-- start Source extract --

“Rome and the Calendar” American Sentinel 14, 33, pp. 515, 516.

“THE Pope in Error” is a heading which appears in a leading Protestant journal in this city, as if a papal error were a thing rare enough to call for comment. The pope is charged with being in error regarding the calendar:—

“Certain forthgivings from the Vatican seem to imply that the pope thinks the next century begins with 1900 instead of 191. The Times, commenting upon this, says: ‘It is a fact beyond intelligent doubt or argument that the next century begins Jan. 1, 1901. Of course this is a point which involves neither doctrine nor dogma, and therefore the venerable head of the Catholic Church might be mistaken about it without throwing any light on his claim to infallibility. But still in so simple a matter no mistake should be made by anybody, and least of all by a man with a mind as keen and quick as that of Leo XIII.’”

If the pope is in error over the calendar, it need not be thought a strange thing, for it would not be the first error that the papal church has made in her reckoning of time. There are a number of these that stand charged against her, and have stood so for centuries.

-- end Source extract --

— Written task —
From the article on Rome and the calendar above, quote word for word everything from "If the pope" down to "so for centuries.". The lines below come from a separate source.

-- start Listed entries --

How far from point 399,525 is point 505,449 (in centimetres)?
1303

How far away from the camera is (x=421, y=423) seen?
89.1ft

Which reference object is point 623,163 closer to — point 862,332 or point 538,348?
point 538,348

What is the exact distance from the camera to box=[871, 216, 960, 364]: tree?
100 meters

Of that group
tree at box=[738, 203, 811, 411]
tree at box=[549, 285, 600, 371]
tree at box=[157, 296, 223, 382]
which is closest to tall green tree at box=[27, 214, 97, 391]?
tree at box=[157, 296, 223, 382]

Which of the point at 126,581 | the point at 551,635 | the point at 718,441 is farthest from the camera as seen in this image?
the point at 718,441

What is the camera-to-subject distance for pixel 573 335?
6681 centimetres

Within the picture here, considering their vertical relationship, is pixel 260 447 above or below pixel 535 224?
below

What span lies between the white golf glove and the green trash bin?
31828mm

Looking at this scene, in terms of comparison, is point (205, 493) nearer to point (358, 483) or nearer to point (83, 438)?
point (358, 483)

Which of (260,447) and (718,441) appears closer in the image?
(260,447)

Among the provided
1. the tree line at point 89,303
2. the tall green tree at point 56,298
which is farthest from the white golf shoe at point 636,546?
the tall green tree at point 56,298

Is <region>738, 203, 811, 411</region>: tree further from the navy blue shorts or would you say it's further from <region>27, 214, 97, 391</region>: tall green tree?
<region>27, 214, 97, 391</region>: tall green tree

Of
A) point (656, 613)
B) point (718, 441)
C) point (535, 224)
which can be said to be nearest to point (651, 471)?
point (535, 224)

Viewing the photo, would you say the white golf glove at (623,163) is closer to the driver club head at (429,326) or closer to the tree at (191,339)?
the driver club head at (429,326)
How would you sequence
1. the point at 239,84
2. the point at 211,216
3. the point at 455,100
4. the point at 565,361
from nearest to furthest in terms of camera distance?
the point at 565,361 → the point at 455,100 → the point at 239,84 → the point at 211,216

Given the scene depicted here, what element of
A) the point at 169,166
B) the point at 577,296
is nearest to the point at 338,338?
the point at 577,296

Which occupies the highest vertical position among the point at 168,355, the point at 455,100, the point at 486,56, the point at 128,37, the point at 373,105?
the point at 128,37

-- end Listed entries --
-- start Listed entries --

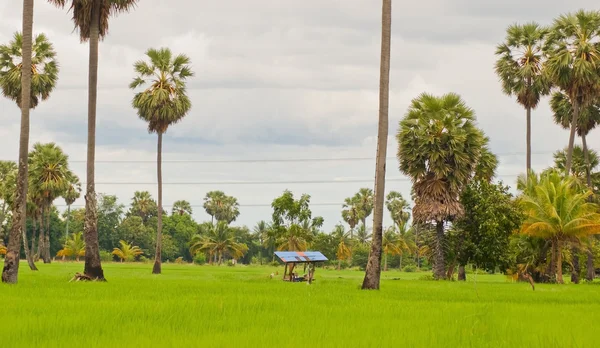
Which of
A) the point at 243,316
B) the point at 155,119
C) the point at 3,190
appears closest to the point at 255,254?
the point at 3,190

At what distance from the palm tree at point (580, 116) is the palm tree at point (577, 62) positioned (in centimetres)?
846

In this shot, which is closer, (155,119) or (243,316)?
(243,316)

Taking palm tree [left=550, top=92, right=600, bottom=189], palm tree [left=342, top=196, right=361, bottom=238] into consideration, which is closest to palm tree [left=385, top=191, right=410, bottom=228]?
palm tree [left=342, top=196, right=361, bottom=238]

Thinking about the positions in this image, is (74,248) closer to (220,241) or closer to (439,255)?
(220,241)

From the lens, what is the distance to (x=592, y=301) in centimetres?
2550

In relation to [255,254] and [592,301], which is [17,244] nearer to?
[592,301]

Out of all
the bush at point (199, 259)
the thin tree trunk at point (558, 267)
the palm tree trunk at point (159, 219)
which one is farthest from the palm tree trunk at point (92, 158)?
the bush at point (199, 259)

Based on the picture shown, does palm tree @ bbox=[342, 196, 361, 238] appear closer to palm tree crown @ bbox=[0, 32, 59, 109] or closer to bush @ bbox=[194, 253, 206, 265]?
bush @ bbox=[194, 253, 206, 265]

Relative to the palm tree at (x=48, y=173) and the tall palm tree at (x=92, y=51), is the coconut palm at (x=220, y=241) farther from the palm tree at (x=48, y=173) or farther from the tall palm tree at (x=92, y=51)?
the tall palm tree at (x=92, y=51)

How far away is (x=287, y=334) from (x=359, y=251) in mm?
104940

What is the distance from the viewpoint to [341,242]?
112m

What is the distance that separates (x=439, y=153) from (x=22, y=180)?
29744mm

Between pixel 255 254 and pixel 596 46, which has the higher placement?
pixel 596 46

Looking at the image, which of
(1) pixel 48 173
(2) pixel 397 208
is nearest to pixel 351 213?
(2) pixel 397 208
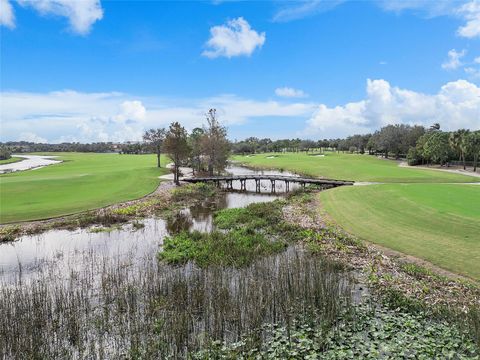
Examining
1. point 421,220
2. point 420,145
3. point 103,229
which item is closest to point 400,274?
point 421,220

-- end Listed entries --

— Complete output —
If the pope is in error over the calendar, it need not be thought a strange thing, for it would not be the first error that the papal church has made in her reckoning of time. There are a number of these that stand charged against her, and have stood so for centuries.